Quote from: Leevibe on June 21, 2016, 02:10:09 PM
The vero may have been sitting in a bin in the back of some warehouse for decades. In that time, the copper has been allowed to age. The electrons have "sweetened", meaning that they slide past each other in a very fluid way. The electrons in your PCB traces are still "green." They need to be broken in. It's like they have rough edges that still need to be knocked off. Play some frequency sweeps through it for a few days and you will be amazed!

OK, OK. It would be interesting to measure the resistance on both sides of the pot wipers to verify that they are truly set the same. 20% pot tolerance factored with the knob placement on the shaft can easily account for significant differences. A couple dB of volume difference will seriously fool you every time. Gain matching is critical.

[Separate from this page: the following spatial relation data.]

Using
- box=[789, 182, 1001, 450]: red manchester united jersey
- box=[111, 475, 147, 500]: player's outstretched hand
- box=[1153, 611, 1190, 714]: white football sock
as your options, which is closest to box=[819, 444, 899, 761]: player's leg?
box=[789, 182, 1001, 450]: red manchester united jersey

To a human, louder = better.

We were very careful to not just set the controls in the same places but to try and match the sound from one pedal regardless of where the pots were set.  That's why I said the 2 pcb built pedals were indistinguishable from each other when set up this way.  The Vero pedal just sounds better no matter where the knobs were set or even if it was quieter than the others.  I might try measuring the pot resistance to set them to the same values for a laugh.

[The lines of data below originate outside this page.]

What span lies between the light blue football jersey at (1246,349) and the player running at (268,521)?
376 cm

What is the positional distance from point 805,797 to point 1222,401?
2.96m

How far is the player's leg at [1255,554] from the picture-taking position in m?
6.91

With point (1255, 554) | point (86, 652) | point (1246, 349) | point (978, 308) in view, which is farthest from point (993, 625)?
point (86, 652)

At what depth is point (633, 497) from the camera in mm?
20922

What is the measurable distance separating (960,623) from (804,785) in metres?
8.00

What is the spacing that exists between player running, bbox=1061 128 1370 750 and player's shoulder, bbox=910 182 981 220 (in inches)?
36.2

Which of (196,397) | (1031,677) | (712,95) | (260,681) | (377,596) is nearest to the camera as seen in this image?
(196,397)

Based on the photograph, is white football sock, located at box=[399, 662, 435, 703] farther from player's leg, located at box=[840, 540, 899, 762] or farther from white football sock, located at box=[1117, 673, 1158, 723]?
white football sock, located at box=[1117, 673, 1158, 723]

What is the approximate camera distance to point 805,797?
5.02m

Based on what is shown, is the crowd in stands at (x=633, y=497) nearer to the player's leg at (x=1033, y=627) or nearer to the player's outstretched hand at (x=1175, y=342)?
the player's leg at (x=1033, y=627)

I was wearing my lucky purple shirt when I soldered the Vero board so maybe that added some extra mojo!

peAk


gtr2

Potentially the vero has been infused with unicorn tears

Seriously though, Bean nailed it :)
1776 EFFECTS STORE     
Contract PCB designer

DPTX

This has happened to me many times.  Built several big muffs and one stands out as magical.  Same parts, same everything.  One sounds sweet, the others harsh.  I've gone over it many times and can't find a difference. 

You throw in 1-5%, 20% tolerances over 30+ parts and viola, you get the same variation you find in biological species.  There are always those outliers that sound amazing (or awful, on the other end of the spectrum).

And the lucky shirt makes a difference.

flanagan0718

Because bean has some "STANK RIFFS"!!!

-Mike-

peAk

you think it happens with pedals a lot, imagine how it is with analog synths.

that's the beauty of analog


EBRAddict

Quote from: DPTX on June 21, 2016, 07:33:20 PM
This has happened to me many times.  Built several big muffs and one stands out as magical.  Same parts, same everything.  One sounds sweet, the others harsh.  I've gone over it many times and can't find a difference.

I've had this happen with a Zen Drive on vero. It's maddening to re-create it.

Cortexturizer

Happened to me a couple of times, and always vero sounds better. It's a bitch to build on vero in comparison to pcb but there is something about it, seriously. I've heard some stories that vero being what it is can produce parasitic capacitance or something like that which influences the sound. A dude that's designing pcbs for living for a huge company/factory told me that. Dunno.
Best muffs (pharaoh) I've made have been on vero.
https://kuatodesign.blogspot.com - thoughts on some pedals I made
https://soundcloud.com/kuato-design-stompboxes - sounds and jams

thesmokingman

the tolerance is more believable than parasitic capacitance or induction. I say this because the parasitic capacitance between tracks is going to filter at best ultrasonic frequencies in the MHz range. if we were building a radio transmitter, it would be a problem.